📊 They aim to develop better models by leveraging AI and combining varied datasets, including batch data and time series measurements.
🔍 Key findings reveal upstream bioreactor variations impact product quality. Their ongoing work seeks to optimize data-driven models in this field.
Introduction:
The article discusses advancements in the field of digital twins, particularly in how they can be optimized for biomanufacturing processes by enhancing the utilization of existing datasets. Research from Seoul National University emphasizes improving the modeling of biomanufacturing processes by leveraging historical data and innovative modeling approaches.
- A research group at Seoul National University is developing digital twins for biomanufacturing processes, using data collected over eight years, much of which originated from MIT.
- The traditional reliance on simple data-driven models is being shifted towards more sophisticated AI modeling techniques.
- The team aims to automate the analysis of process data to recommend the most suitable modeling techniques based on available data characteristics.

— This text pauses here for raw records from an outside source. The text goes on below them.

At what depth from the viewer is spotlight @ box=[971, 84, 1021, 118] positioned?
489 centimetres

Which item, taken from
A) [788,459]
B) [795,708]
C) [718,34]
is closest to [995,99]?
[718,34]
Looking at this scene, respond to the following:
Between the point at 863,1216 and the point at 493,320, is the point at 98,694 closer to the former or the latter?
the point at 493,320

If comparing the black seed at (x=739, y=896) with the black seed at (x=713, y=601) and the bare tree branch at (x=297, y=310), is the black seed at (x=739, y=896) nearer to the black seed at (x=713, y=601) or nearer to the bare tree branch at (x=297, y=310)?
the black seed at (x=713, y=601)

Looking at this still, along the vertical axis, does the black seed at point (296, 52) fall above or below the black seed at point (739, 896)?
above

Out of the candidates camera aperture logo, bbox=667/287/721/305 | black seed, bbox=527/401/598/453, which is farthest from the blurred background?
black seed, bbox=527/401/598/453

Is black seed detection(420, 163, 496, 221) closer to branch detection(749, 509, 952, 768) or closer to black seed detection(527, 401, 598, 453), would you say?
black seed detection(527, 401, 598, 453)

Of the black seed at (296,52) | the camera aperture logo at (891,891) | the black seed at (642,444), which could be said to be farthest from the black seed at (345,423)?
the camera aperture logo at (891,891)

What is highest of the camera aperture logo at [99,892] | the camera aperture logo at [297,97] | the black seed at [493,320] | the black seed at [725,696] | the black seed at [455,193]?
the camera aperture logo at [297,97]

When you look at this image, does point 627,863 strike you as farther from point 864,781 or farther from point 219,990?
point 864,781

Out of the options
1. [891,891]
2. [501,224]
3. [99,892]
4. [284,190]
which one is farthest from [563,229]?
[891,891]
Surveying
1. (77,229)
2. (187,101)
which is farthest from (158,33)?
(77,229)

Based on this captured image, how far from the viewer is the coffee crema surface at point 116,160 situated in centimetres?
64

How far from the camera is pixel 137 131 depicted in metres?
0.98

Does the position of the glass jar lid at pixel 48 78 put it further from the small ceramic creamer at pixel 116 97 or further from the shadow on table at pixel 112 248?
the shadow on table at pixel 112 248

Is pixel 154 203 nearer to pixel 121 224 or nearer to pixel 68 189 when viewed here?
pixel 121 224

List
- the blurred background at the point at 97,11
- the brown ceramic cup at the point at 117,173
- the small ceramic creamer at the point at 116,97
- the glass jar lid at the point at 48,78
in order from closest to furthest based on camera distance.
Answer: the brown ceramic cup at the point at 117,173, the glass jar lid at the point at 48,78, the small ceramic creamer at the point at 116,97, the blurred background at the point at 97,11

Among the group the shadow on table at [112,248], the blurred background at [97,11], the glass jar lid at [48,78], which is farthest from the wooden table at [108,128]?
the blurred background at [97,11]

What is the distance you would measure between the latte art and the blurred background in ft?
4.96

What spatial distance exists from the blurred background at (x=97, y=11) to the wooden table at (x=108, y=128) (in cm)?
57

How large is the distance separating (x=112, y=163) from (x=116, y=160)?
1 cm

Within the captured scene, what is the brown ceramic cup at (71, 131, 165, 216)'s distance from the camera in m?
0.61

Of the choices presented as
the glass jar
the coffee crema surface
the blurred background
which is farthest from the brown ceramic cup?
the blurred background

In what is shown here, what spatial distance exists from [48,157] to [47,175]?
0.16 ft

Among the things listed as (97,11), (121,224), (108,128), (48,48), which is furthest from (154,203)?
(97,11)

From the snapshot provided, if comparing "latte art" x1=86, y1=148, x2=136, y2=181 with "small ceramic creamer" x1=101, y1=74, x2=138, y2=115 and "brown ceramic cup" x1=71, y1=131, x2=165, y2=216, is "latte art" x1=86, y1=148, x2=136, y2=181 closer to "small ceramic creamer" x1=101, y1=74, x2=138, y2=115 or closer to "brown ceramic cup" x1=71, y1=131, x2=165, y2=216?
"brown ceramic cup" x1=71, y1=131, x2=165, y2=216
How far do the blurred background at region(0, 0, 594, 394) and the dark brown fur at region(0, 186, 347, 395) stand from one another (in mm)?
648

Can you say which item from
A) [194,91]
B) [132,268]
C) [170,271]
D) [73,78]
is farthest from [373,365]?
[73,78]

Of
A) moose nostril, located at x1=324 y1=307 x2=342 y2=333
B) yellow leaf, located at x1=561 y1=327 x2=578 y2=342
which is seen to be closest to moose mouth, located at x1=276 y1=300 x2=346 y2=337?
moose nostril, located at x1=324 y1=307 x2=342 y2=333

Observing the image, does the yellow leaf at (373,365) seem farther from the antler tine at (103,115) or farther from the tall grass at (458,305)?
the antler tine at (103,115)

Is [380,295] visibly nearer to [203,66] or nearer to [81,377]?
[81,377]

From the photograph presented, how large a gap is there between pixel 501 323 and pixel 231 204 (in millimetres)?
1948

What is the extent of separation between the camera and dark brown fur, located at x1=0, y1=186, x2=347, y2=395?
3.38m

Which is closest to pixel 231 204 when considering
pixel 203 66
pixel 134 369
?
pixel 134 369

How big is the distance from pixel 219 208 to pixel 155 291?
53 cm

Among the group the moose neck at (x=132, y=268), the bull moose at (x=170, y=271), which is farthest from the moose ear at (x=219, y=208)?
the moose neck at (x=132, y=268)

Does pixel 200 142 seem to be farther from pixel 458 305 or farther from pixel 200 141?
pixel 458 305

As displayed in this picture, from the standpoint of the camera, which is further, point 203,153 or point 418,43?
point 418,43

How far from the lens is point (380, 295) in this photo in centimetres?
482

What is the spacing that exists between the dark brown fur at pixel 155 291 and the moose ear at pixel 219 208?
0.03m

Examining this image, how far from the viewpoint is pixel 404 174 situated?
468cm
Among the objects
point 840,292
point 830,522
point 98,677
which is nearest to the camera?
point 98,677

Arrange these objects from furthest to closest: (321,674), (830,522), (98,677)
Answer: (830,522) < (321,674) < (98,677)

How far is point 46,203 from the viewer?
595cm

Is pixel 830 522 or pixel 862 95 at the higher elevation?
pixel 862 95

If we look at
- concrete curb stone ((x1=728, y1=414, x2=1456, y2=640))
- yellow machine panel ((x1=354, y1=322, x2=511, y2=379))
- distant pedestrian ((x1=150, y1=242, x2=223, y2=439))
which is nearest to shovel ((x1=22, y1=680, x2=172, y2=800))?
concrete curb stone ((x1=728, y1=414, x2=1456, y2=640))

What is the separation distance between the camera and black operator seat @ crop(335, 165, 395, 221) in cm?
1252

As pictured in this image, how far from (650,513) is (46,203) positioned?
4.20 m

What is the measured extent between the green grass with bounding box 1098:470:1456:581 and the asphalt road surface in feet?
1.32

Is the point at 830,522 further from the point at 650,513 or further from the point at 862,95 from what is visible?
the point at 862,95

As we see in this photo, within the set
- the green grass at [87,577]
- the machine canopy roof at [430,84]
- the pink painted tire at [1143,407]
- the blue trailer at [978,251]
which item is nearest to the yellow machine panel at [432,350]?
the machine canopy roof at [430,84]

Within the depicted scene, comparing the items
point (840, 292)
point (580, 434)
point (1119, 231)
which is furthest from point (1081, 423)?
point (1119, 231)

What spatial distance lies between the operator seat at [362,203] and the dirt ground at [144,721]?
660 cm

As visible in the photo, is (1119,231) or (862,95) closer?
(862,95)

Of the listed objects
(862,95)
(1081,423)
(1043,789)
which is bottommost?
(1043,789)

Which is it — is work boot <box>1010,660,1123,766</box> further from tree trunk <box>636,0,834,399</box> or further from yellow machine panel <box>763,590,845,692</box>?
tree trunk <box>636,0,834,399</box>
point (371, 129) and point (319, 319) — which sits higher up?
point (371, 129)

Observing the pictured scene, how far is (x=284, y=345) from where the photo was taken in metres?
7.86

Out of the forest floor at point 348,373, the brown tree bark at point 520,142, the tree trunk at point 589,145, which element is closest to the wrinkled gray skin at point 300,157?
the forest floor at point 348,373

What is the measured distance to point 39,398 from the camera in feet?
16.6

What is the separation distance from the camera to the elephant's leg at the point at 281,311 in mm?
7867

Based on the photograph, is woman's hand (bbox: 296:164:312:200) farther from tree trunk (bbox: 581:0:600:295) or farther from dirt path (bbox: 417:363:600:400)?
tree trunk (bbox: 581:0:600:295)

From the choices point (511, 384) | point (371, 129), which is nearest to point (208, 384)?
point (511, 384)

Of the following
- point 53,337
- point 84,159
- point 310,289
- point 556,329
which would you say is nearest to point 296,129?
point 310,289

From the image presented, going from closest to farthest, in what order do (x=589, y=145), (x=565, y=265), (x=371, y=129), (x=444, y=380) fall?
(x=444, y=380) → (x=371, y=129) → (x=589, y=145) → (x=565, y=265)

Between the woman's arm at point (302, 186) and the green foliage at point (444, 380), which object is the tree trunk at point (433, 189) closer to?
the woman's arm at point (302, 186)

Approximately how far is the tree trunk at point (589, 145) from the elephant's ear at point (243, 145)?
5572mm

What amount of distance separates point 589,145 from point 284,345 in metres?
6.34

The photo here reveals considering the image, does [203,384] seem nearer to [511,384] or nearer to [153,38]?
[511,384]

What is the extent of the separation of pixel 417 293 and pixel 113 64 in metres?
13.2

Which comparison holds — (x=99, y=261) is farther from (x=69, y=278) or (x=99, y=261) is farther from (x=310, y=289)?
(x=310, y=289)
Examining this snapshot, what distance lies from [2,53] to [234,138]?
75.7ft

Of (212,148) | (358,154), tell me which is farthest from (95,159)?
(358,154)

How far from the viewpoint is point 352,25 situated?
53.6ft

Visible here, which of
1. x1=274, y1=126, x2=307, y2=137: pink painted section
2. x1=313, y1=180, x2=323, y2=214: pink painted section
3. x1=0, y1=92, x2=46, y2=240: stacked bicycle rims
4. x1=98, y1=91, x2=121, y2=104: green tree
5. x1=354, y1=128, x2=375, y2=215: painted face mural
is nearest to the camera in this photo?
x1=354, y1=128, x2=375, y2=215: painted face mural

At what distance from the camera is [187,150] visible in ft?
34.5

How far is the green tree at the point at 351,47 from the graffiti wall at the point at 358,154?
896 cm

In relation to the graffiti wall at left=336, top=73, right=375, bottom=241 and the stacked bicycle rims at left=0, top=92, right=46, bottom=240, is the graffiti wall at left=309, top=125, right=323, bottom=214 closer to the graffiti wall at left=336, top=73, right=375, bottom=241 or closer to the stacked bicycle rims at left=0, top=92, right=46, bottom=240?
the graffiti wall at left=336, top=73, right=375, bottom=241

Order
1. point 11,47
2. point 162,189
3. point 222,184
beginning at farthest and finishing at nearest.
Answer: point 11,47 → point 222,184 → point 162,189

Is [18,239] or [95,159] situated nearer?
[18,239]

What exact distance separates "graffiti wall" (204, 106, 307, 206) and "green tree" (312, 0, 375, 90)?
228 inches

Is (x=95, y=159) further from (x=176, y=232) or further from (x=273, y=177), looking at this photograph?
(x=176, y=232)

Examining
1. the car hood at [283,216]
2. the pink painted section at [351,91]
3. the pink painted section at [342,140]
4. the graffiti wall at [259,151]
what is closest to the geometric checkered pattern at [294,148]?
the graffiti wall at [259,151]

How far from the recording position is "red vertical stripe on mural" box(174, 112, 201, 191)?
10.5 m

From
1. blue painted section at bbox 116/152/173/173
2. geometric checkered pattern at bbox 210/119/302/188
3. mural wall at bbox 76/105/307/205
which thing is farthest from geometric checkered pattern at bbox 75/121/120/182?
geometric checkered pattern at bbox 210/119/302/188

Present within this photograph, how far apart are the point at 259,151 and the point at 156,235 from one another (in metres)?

- There is an ongoing investigation into combining infrequent batch data with time-series measurements to develop more accurate models.
- The research highlights the importance of identifying the sources of variation in biomanufacturing processes to enhance product quality attributes effectively.
Conclusion:
The article underscores the potential of advanced modeling approaches in improving the efficacy of digital twins in biomanufacturing. With ongoing research focused on optimizing data utilization, these innovations may lead to significant advancements in process understanding and product quality, paving the way for future developments in the field.